A medida prevê ainda a garantia de pagamentos mensais e uma poupança a ser sacada após a conclusão da etapa. A iniciativa é considerada prioridade da gestão do ministro Camilo Santana (Educação) e busca reduzir as altas taxas de evasão da etapa.
O texto, no entanto, não estabelece valores, nem formas de pagamento e saque, que devem ser definidas depois do regulamento. Apesar disso, o parecer do relator do PL, deputado Pedro Uczai (PT-SC) diz que, pelos cálculos do Executivo, seria possível dar um incentivo de cerca de R$ 200 por mês a partir da matrícula em cada ano letivo, além de um aporte anual de R$ 1.000, uma espécie de poupança que só poderia ser resgatada após a conclusão do ensino médio.
Segundo o relator, os valores já apresentados pelo Executivo – de R$ 200 mensais e R$ 1000 anuais – são “meramente ilustrativos” e “estimativas e médias”.
“O incentivo poderia ser calibrado conforme a região, peculiaridades de perfil e outros aspectos, todos a serem estabelecidos em regulamento do governo federal”, escreveu.

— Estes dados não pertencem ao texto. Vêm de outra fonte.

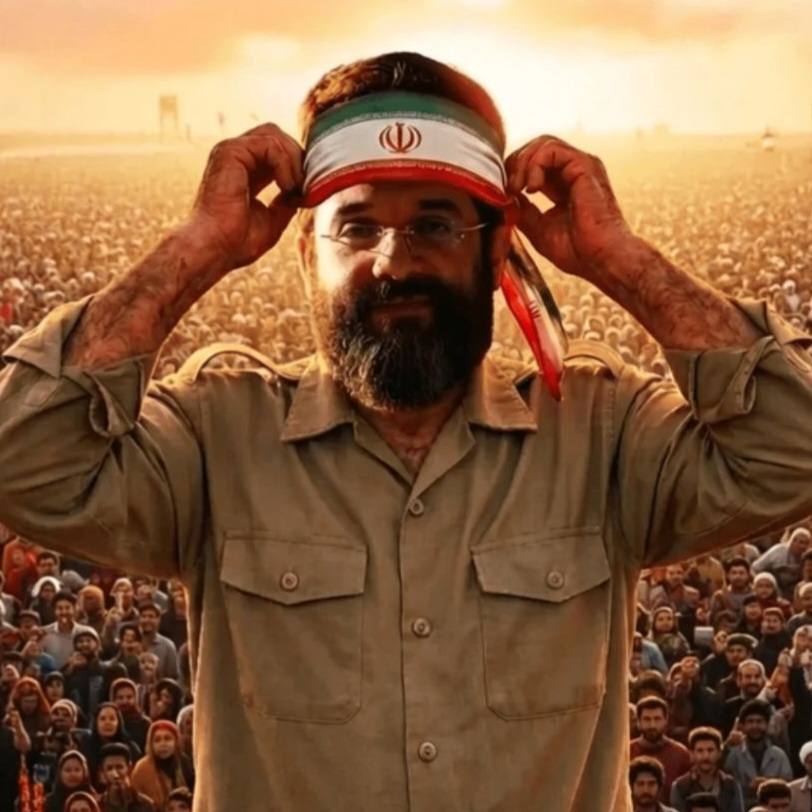 آهنگ جدید ابوذر روحی تو غلط میکنی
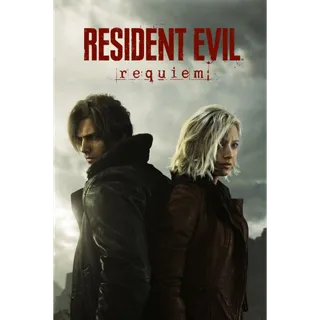 Resident Evil Requiem (PC) – Steam Account – GLOBAL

O Ministério da Educação estima que 2,5 milhões de jovens possam ser contemplados com o programa. O público-alvo são os estudantes de baixa renda matriculados no ensino médio da rede pública, em todas as modalidades, e pertencentes a famílias inscritas no Cadastro Único para Programas Sociais do Governo Federal (CadÚnico). Dentre esses terão prioridade aqueles com renda mensal de até R$ 218 por pessoa.
Para ter direito ao programa, os estudantes precisam seguir os seguintes critérios:
- Fazer a matrícula no início de cada ano letivo;
- Manter frequência escolar de 80% do total de horas letivas (a Lei de Diretrizes e Bases da Educação prevê 75%);
- Ser aprovado ao fim de cada ano letivo;
- Participar dos exames do Sistema de Avaliação da Educação Básica (Saeb) e de avaliações aplicadas pelos outros entes federativos, quando houver;
- Participar do Exame Nacional do Ensino Médio (Enem) quando estiver no último ano do ensino médio público;
- Participar do Exame Nacional para Certificação de Competências de Jovens e Adultos (Encceja), no caso da modalidade EJA.
Estudantes entre 19 e 24 anos e que façam parte da Educação de Jovens e Adultos (EJA) também terão acesso ao benefício.